What is the role of political financing in political competition?

One, the degree of transparency of political funding informs the efficacy of institutional safeguards. For example, the inherent opacity of electoral bonds renders the power of the Election Commission of India (ECI) irrelevant in terms of ensuring a level-playing field  between the ruling and the Opposition parties.

Second, the extent to which political funding is centralised within a party determines whether power in the party is drawn from organisational structures or exercised in a personalistic manner. For example, membership-funded parties such as the Dravida Munnetra Kazhagam and the Bahujan Samaj Party of an earlier era were highly organised parties where leaders wielded power in a responsive, programmatic manner.

Third, the political financing regime also shapes the role of ideas in grounding political competition.

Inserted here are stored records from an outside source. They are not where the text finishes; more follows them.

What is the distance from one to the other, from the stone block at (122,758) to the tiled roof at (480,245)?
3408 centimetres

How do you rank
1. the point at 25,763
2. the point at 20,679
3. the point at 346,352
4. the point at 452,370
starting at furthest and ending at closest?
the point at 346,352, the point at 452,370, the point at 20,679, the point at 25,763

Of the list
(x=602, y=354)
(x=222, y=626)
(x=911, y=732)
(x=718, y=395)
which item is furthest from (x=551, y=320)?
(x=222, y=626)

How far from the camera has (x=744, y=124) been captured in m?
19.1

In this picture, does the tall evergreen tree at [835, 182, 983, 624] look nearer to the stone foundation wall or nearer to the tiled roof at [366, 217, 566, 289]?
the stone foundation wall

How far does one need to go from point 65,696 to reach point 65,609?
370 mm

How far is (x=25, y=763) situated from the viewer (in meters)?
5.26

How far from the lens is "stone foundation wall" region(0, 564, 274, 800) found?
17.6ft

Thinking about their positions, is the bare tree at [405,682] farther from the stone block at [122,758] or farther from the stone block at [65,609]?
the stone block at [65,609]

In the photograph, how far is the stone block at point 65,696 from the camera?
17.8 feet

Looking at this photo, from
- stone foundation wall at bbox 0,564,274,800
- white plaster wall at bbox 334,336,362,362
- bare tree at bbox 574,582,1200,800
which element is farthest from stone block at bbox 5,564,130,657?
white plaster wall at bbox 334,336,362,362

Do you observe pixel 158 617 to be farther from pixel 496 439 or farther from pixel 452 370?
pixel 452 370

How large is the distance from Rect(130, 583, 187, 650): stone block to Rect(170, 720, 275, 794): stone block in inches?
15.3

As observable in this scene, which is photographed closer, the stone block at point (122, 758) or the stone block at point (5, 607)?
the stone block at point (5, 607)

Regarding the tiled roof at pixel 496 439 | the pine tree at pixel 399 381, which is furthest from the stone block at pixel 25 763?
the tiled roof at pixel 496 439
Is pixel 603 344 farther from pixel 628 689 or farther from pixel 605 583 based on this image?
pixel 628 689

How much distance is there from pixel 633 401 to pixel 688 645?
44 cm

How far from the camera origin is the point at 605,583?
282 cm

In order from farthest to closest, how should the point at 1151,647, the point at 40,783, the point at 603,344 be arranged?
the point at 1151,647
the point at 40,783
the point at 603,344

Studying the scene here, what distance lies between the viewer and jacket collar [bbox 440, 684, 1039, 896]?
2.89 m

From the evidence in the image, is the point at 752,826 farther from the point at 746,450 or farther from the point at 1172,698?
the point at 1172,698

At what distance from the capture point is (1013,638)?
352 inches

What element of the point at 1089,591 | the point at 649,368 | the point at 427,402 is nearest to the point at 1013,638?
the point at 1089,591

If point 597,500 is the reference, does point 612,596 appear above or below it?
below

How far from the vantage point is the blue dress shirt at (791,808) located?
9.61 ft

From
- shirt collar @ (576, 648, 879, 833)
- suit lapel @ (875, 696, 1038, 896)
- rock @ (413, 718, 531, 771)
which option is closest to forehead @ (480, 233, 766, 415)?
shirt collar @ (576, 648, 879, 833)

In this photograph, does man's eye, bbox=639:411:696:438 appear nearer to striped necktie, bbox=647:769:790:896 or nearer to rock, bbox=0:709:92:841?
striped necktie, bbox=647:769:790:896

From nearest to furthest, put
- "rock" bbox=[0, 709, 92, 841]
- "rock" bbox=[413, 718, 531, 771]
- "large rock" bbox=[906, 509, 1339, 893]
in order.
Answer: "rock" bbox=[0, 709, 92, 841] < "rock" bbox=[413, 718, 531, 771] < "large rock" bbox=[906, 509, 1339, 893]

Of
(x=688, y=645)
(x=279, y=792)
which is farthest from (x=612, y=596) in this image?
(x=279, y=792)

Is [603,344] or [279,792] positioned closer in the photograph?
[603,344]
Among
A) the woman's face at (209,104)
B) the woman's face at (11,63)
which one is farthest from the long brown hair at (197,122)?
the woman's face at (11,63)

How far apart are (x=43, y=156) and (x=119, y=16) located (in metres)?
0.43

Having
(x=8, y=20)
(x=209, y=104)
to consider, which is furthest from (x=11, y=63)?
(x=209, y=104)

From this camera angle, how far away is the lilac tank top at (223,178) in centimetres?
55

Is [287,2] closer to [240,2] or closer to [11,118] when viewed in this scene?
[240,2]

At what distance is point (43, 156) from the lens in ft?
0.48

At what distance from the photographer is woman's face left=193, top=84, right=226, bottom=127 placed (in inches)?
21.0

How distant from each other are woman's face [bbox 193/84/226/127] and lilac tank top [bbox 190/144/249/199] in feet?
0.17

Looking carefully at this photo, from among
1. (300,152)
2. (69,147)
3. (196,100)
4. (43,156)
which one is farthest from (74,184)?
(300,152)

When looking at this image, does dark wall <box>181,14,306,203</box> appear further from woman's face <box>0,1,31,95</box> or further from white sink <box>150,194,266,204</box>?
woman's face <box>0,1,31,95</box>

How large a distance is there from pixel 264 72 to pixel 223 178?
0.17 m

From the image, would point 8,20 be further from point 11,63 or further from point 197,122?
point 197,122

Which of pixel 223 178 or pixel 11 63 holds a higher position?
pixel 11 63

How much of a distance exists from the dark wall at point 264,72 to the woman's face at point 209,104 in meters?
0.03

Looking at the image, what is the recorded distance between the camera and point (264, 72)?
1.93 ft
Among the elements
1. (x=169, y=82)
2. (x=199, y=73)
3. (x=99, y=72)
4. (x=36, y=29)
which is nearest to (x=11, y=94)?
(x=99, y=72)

But, when political finance is anchored to a narrow concentration of economic capital, the ideological basis of political competition tends to become severely corroded.

What are the  impacts of electoral bonds on political competition?

One, the design of electoral bonds, perhaps more than any other instrument of political finance, leans to the advantage of the ruling party.

The ruling Bharatiya Janata Party (BJP) in 2019-20 got over 75% of the total electoral bonds sold, as opposed to the meagre 9% share of the Congress, according to ECI data.

Second, electoral bonds centralise political funding towards the national units of political parties, further entrenching the leverage of national leadership over the State and local units.

As a reply to a Right To Information (RTI) query revealed, out of the ₹5,851 crore of electoral bonds sold in 2018-19, 80% of the bonds were redeemed in Delhi.

What is the way forward?

The new political financing regime should build on the political pathologies already prevalent in our system that is crumbling organisations, political centralisation, a business-politics compact fuelled by rent seeking and cronyism rather than creating them from scratch.

It is important that independent institutions such as the ECI and the Supreme Court of India step in to layer the seeming black hole of electoral bonds with a minimum level of institutional safeguards.

Otherwise this “reform” of political finance goes down in history as a significant marker in our story of democratic decline.